Tightening with hand scales
Alternatively, as a replacement for a factory or homemade torque wrench in the form of a ratchet, you can use a regular wrench or socket wrench. We attach to it a manual scale of the “canter” or “steelyard” type (or you can, for example, take one with a digital display), and tighten the bolt or nut. This is also quite a workable option at home if you don’t have anything at hand.
To tighten nuts or bolts with a certain force using hand scales, most often a steelyard of 20-30 kg and a piece of steel pipe 50 cm long (but possible less) with a suitable internal diameter of at least 25-30 mm will be enough to could be put on the key. In the event that large torques are required, you need to select the appropriate scales.
What you will need for work:
- a wrench (open-end or socket) onto which a piece of steel pipe about 40–50 cm long is placed;
- spring canter (hand scales) with a “limit” of approximately 20–30 kg. You can also use electronic scales to make a torque measuring device.
How to make a torque wrench with your own hands so that it is convenient to use?
A meter key handle is not the most practical option. Let's use the rule for calculating force depending on the length of the lever. There is no point in studying formulas; quantities are calculated in proportions.
The shorter the lever, the more force must be applied (while maintaining the amount of torque):
- lever 1 m, torque 10 N.m., force 1 kg;
- lever 0.5 m, torque 10 N.m., force 2 kg;
- lever 33 cm (already convenient to work), torque 10 N.m., force 3 kg.
For production you will need:
- handle for working with square socket heads (for greater versatility - with an extension).
- clamp for fixing the force measurement point.
- measuring device: you can use ordinary scales such as a steelyard or a cantor. The optimal measurement range is from 100 grams to 50 kg.
Having measured the required length from the center of rotation, we fix the clamp on the lever.
The device is ready in 15 minutes. You can mark several points for installing the clamp, depending on the moment being measured.
Important! When tightening the fasteners, you need to pull the scales (dynamometer). We do not apply any force to the handle. A right angle is maintained between the lever and the direction of force (along the cantor spring).
It will be useful to have a ready-made table for calculating torque, depending on the steelyard readings.
If you don’t want to make a separate tool with your own hands, use a standard set of wrenches (open-end on one side, socket on the other). The principle of operation is exactly the same.
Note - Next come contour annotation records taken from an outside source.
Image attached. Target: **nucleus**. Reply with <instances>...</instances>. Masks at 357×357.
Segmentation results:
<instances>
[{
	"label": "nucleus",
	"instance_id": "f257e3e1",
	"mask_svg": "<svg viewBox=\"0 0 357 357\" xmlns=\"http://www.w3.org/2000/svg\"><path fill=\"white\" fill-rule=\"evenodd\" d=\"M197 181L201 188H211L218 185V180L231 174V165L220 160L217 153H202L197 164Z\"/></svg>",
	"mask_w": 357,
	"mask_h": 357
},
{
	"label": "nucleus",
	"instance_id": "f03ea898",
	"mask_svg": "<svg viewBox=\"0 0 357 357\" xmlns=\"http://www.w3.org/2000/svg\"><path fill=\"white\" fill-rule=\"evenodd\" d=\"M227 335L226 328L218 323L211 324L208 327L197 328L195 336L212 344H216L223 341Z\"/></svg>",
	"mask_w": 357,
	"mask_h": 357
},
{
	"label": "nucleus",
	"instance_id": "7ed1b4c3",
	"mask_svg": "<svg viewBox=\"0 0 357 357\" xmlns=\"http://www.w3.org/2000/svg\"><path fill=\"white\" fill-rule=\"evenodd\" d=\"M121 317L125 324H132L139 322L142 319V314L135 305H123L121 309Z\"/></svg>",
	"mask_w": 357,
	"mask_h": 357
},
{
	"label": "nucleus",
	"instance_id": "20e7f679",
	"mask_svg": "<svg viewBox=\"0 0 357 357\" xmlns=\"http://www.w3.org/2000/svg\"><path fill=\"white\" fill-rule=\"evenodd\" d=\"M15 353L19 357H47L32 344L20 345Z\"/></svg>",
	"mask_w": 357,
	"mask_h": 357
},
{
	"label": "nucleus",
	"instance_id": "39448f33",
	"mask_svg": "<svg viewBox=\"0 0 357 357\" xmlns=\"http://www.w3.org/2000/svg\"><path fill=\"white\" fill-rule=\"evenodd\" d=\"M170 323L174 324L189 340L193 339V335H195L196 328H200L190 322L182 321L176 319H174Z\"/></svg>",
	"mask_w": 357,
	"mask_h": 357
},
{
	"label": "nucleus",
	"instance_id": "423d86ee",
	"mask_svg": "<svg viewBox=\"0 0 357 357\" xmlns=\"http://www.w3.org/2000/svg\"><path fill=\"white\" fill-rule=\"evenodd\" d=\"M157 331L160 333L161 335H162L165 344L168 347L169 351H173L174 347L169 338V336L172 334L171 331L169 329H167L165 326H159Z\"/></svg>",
For each key (since they are of different lengths), we compile a calculation table in advance. You can use a ready-made smartphone application:
We enter the received data (lever length, cantor readings), and we see the finished result in newtons per meter.
Tighten the bolt with a homemade torque wrench - video
Conclusion: Having a steelyard worth 300 - 500 rubles. (it is found in almost every home), you can save on buying a factory torque wrench: the price is about 2000 - 3000 rubles.